** RECORDS FOR PROCESSING follows **
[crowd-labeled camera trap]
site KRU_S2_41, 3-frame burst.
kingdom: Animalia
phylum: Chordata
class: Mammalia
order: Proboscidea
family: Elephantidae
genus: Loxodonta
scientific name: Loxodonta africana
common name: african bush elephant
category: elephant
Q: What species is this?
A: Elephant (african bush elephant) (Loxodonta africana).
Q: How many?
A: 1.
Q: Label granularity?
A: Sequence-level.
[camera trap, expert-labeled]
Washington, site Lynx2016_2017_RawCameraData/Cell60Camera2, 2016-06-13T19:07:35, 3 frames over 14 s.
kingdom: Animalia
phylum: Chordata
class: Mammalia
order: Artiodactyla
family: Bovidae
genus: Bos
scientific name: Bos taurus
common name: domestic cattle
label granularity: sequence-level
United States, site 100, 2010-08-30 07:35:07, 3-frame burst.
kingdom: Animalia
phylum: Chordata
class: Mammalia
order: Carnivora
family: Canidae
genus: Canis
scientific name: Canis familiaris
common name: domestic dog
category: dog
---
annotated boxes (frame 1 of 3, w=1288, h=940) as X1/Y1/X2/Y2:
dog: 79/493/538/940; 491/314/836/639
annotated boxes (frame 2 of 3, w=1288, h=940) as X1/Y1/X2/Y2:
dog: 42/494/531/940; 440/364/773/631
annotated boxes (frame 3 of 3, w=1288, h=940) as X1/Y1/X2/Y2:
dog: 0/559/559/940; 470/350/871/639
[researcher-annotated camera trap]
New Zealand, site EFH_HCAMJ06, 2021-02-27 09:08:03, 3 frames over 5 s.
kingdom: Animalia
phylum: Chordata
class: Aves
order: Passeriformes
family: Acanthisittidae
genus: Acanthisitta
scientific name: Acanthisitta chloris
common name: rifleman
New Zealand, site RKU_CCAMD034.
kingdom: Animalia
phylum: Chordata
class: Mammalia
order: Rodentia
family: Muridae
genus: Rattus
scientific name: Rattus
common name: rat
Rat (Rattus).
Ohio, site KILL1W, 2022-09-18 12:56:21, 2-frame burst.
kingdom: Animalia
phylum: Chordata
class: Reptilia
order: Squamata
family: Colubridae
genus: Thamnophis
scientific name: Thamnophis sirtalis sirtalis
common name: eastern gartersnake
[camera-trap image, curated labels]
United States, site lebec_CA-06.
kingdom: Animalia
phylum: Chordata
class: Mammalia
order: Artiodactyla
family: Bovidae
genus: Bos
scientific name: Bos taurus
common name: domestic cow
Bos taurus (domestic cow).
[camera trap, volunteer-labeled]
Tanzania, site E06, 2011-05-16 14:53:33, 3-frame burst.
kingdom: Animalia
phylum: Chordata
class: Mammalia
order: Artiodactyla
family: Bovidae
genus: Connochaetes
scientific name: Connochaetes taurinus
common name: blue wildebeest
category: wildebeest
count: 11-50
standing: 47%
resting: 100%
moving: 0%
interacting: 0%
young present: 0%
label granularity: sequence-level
** End of RECORDS FOR PROCESSING **
_TASK GOAL:_ Every line above should be transcribed exactly.

_ANSWER BOX:_
[crowd-labeled camera trap]
site KRU_S2_41, 3-frame burst.
kingdom: Animalia
phylum: Chordata
class: Mammalia
order: Proboscidea
family: Elephantidae
genus: Loxodonta
scientific name: Loxodonta africana
common name: african bush elephant
category: elephant
Q: What species is this?
A: Elephant (african bush elephant) (Loxodonta africana).
Q: How many?
A: 1.
Q: Label granularity?
A: Sequence-level.
[camera trap, expert-labeled]
Washington, site Lynx2016_2017_RawCameraData/Cell60Camera2, 2016-06-13T19:07:35, 3 frames over 14 s.
kingdom: Animalia
phylum: Chordata
class: Mammalia
order: Artiodactyla
family: Bovidae
genus: Bos
scientific name: Bos taurus
common name: domestic cattle
label granularity: sequence-level
United States, site 100, 2010-08-30 07:35:07, 3-frame burst.
kingdom: Animalia
phylum: Chordata
class: Mammalia
order: Carnivora
family: Canidae
genus: Canis
scientific name: Canis familiaris
common name: domestic dog
category: dog
---
annotated boxes (frame 1 of 3, w=1288, h=940) as X1/Y1/X2/Y2:
dog: 79/493/538/940; 491/314/836/639
annotated boxes (frame 2 of 3, w=1288, h=940) as X1/Y1/X2/Y2:
dog: 42/494/531/940; 440/364/773/631
annotated boxes (frame 3 of 3, w=1288, h=940) as X1/Y1/X2/Y2:
dog: 0/559/559/940; 470/350/871/639
[researcher-annotated camera trap]
New Zealand, site EFH_HCAMJ06, 2021-02-27 09:08:03, 3 frames over 5 s.
kingdom: Animalia
phylum: Chordata
class: Aves
order: Passeriformes
family: Acanthisittidae
genus: Acanthisitta
scientific name: Acanthisitta chloris
common name: rifleman
New Zealand, site RKU_CCAMD034.
kingdom: Animalia
phylum: Chordata
class: Mammalia
order: Rodentia
family: Muridae
genus: Rattus
scientific name: Rattus
common name: rat
Rat (Rattus).
Ohio, site KILL1W, 2022-09-18 12:56:21, 2-frame burst.
kingdom: Animalia
phylum: Chordata
class: Reptilia
order: Squamata
family: Colubridae
genus: Thamnophis
scientific name: Thamnophis sirtalis sirtalis
common name: eastern gartersnake
[camera-trap image, curated labels]
United States, site lebec_CA-06.
kingdom: Animalia
phylum: Chordata
class: Mammalia
order: Artiodactyla
family: Bovidae
genus: Bos
scientific name: Bos taurus
common name: domestic cow
Bos taurus (domestic cow).
[camera trap, volunteer-labeled]
Tanzania, site E06, 2011-05-16 14:53:33, 3-frame burst.
kingdom: Animalia
phylum: Chordata
class: Mammalia
order: Artiodactyla
family: Bovidae
genus: Connochaetes
scientific name: Connochaetes taurinus
common name: blue wildebeest
category: wildebeest
count: 11-50
standing: 47%
resting: 100%
moving: 0%
interacting: 0%
young present: 0%
label granularity: sequence-level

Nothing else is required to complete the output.